第149話 2年生 クラス対抗戦開始


 5月12日金曜日。


 そんなこんなで迎えてしまった、2年生クラス対抗戦の当日である。本日は1年生と3年生は授業は無いのだが、HRは出なきゃいけないらしい。行かなきゃ欠席扱いになるのだとか――


 休む気満々な生徒は面倒臭いとは思うけれど、幸い皆はそこまで怠惰では無い様だ。教室に集まったいつもの顔触れを眺めつつ、僕は影山からの朝の説明を聞き流していた。


 ま、やる事と言ったら1年生の対抗戦と変わらない。今度はこっちが観客になるくらいだね?

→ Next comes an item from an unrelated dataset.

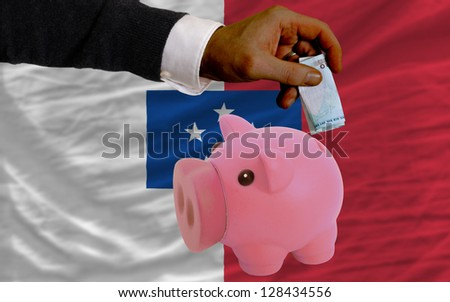 Man putting euro into piggy rich bank and national flag of  franceville in foreign currency because of insecurity and inflation - stock photo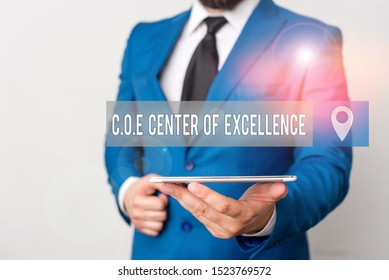 Writing note showing Coe Center Of Excellence. Business photo showcasing being alpha leader in your position Achieve Businessman in blue suite with a tie holds lap top in hands.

 ……結局、我道との決闘は取り止めに出来なかった。藍那姉さんを説得出来なかったのだ。


 これ以上は言っても仕方がないと思い、僕も諦めていた感はある。決めるのは本人だしな? 外野がとやかく言うのも違うと思ったからだ。


 今は姉さんの健闘を祈るしかない。


 後の事は、後の自分が考えるだろう。



「では、以上です。各生徒は解散して下さい」



 事務的な連絡を済ませた影山は、そのままD組教室から退出する。残された生徒は仲の良いグループと合流している様だった。


 ――さて、僕も行くか。


 仲の良い生徒などいない僕は、一人でD組教室を出て行こうとする。いつもの事だから何の感慨も湧かない。むしろ清々としているね。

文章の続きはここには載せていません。